The rationale for the subcategory for the permanent cessation of coal 
combustion by 2034 was set forth in the 2024 rule and is based on the 
statutory factors in CWA sections 301 and 304. The NOPP provides the 
mechanism for facilities to make use of that subcategory, and thus the 
date for the NOPP submission is authorized under CWA section 501(a), 
which allows the Administrator to prescribe such regulations as are 
necessary to carry out his functions, including establishment of ELGs, 
pursuant to sections 301 and 304 of the CWA. The proposed December 31, 
2031 NOPP submission date is three years prior to the required 
permanent cessation of coal combustion and thus would allow for the 
most accurate three-year capacity auctions in deregulated regions 
(e.g., PJM) or the typical two- to three-year IRP cycle to conclude 
prior to a plant opting into the subcategory with a NOPP. The EPA 
solicits comment on alternative deadlines for submitting the NOPP. For 
example, December 31, 2029, would be one full permit cycle before the 
2034 permanent cessation of coal combustion date and would also align 
with some longer IRP timeframes (e.g., Michigan requires IRPs every 
five years) (DCN: SE11945). Although the EPA does not expect this to be 
the case, the Agency also solicits comment on whether there are any 
significant reliance interests related to the existing deadline and, if 
so, how the Agency should take this into account when considering 
whether to take final action on the proposal.
    Should commenters wish these provisions to go into effect via the 
companion direct final rule, commenters may refrain from responding to 
this solicitation or explicitly state that comments filed are to be 
applied solely with respect to this proposal and not the NOPP companion 
direct final rule.

## Raw data
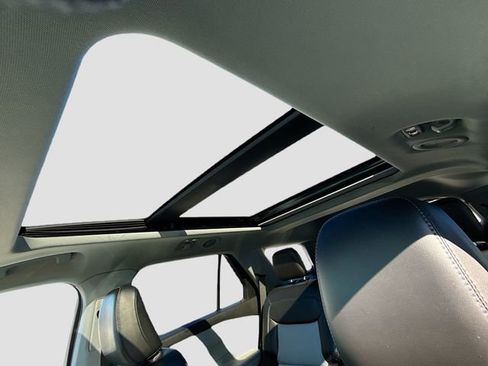 Certified 2022 Ford Explorer XLT w/ Equipment Group 202A image 24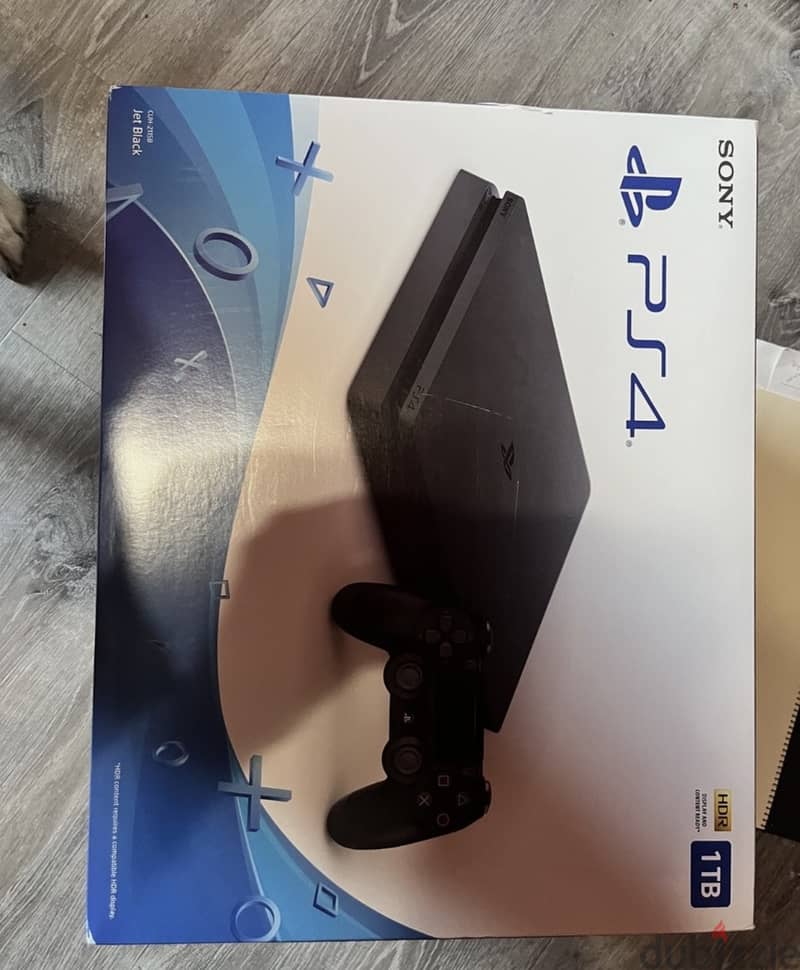 Sony PlayStation 4 PS4 Slim 1TB 4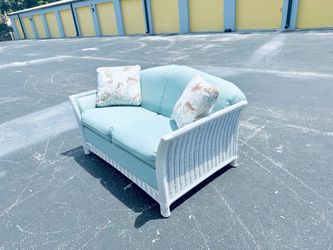 Charming High End Robb & Stucky Coastal Twin Sleeper Loveseat(Mattress Never Used)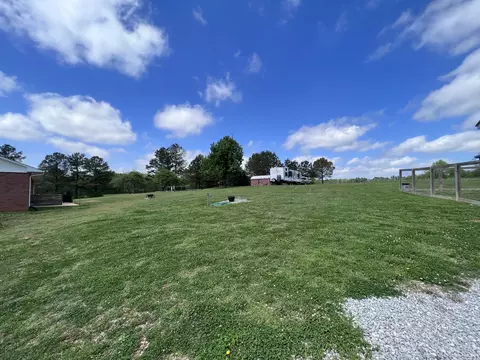 Exterior - 2953 Highway 43 S, Loretto, TN 38469 photo 22 of 25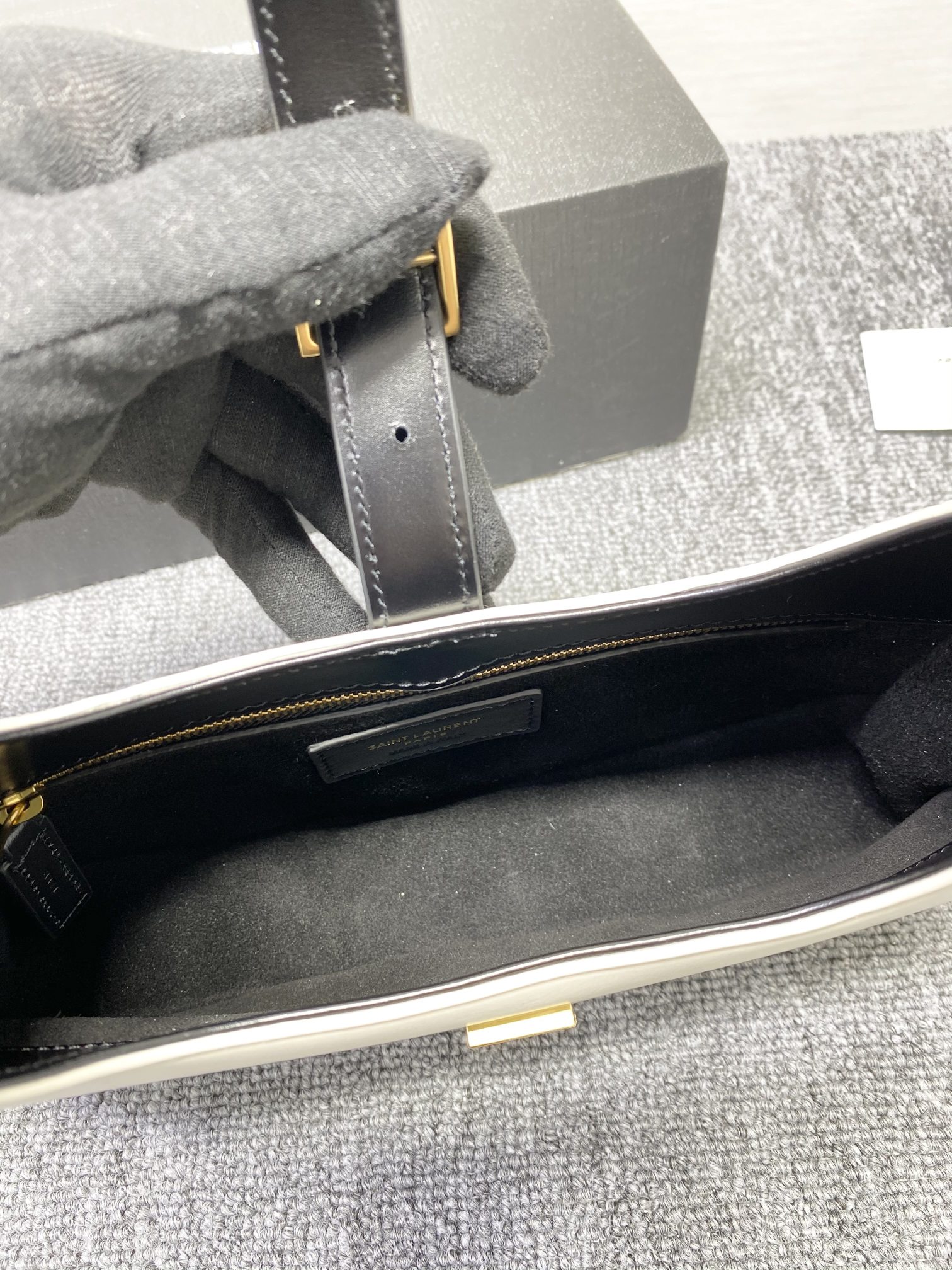 YSL Hoho Bag-24.5x18x17CM
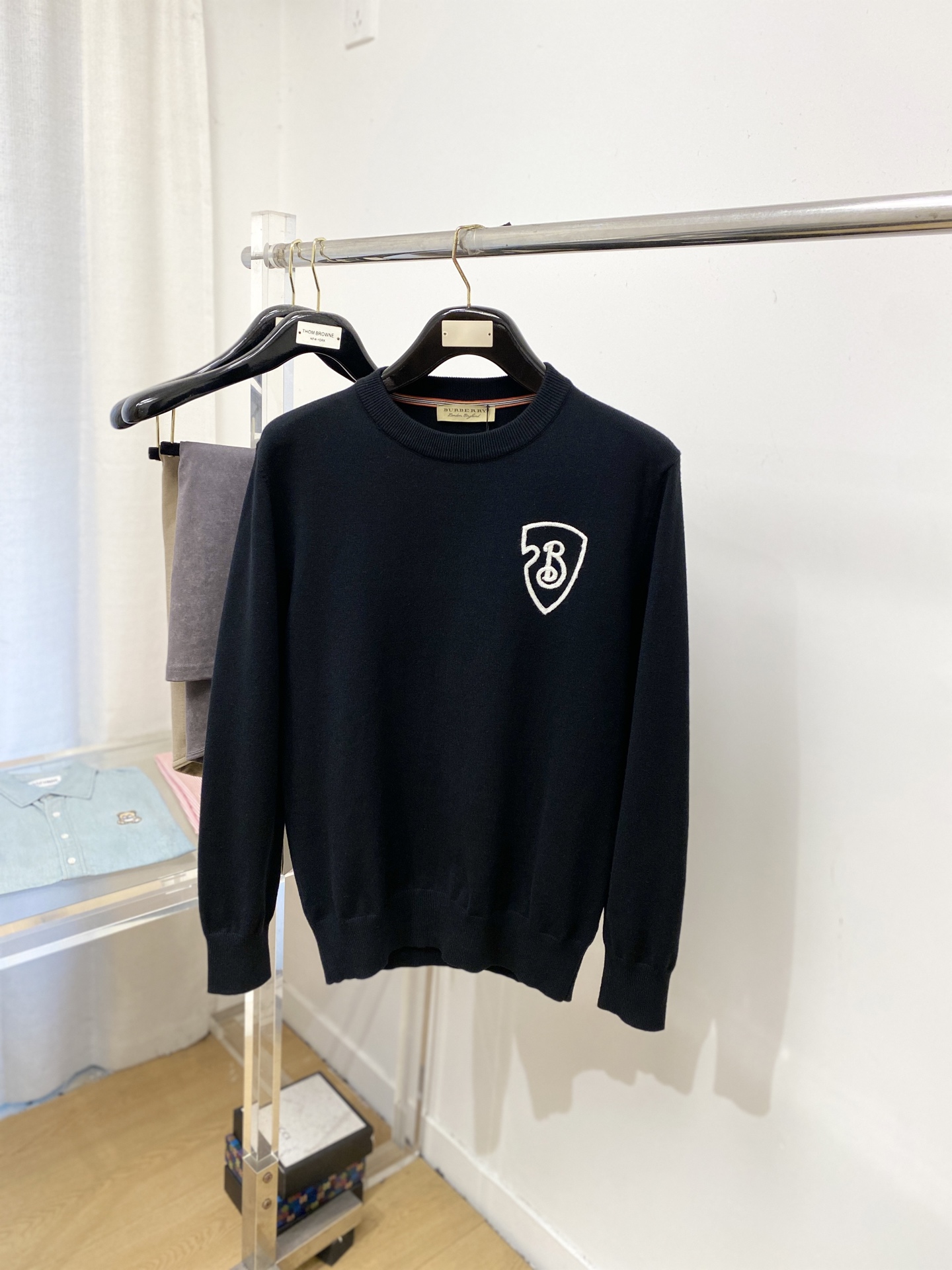 NO:627175,Burberry, 2025 new wool sweater has a delicate and soft feel, which can be directly in contact with the skin, allowing the warm yarn to change into a delicate texture. The top-notch craftsmanship is very distinctive and colorful, and the style is simple, elegant and exquisite. The three-dimensional tailoring design makes the entire sweater upper body full of youthful vitality and vitality. It is recommended to be a must-have for autumn and winter. Sizes M-3XL, burberry, sweaters, alexander wang19860909巴宝莉、2025新品羊毛衣 具有手感细腻柔软,可直接与肌肤接触,让暖心的纱线变化出细腻的质感,顶级工艺极具特色出彩,款式简约大方精美 立体剪裁的版型设计,让整款毛衣上身尽显青春活力和朝气,推荐款秋冬季穿搭必备.尺码M-3XL,,burberry,sweaters,alexander wang,Men's clothing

## Task instructions
**a)** According to the NOPP deadline passage, what NOPP submission date does the EPA propose?
**b)** In the NOPP deadline passage, substitute "request" for "solicitation" and write out the part that begins at the words "Should commenters wish" and stops after "direct final rule.".
**c)** Carry on the NOPP deadline passage from its final sentence onward.
The data shown above comes from a separate source.

## Answers per task
**a)** December 31, 2031

**b)**
Should commenters wish these provisions to go into effect via the 
companion direct final rule, commenters may refrain from responding to 
this request or explicitly state that comments filed are to be 
applied solely with respect to this proposal and not the NOPP companion 
direct final rule.

**c)**
B. NOPP Companion Direct Final Rule

    Contemporaneously with this notice of proposed rulemaking, the EPA 
is publishing a direct final rule to extend the NOPP submission date 
because the Agency views this specific change as a noncontroversial 
action in which notice-and-comment proceedings are unnecessary. The EPA 
anticipates no adverse comment because the rule merely extends the date 
(from December 31, 2025, to December 31, 2031) for existing steam 
electric power plants to submit a NOPP in the 2024 rule's subcategory 
for EGUs permanently ceasing coal combustion by December 31, 2034. The 
direct final rule does not otherwise amend the 2024 rule codified at 40 
CFR part 423 in any way or change the substantive requirements 
applicable to regulated entities. If adverse comments are received, 
however, the EPA will consider them as part of the proposal to extent 
the NOPP date in this rulemaking. The EPA will not institute a second 
comment period on the NOPP extension issue. Any parties interested in 
commenting must do so at this time. For further information about 
commenting on this proposed rule, see the ADDRESSES section of this 
document.
    If the EPA receives no adverse comment on the direct final rule, it 
will not take further action on this proposed rule to the extent it 
addresses the NOPP submission date. If the EPA receives adverse comment 
on the companion direct final rule, it will publish a timely withdrawal 
in the Federal Register informing the public that the direct final rule 
will not take effect. The EPA would then address any public comments 
received in any subsequent final rule based on this proposed rule.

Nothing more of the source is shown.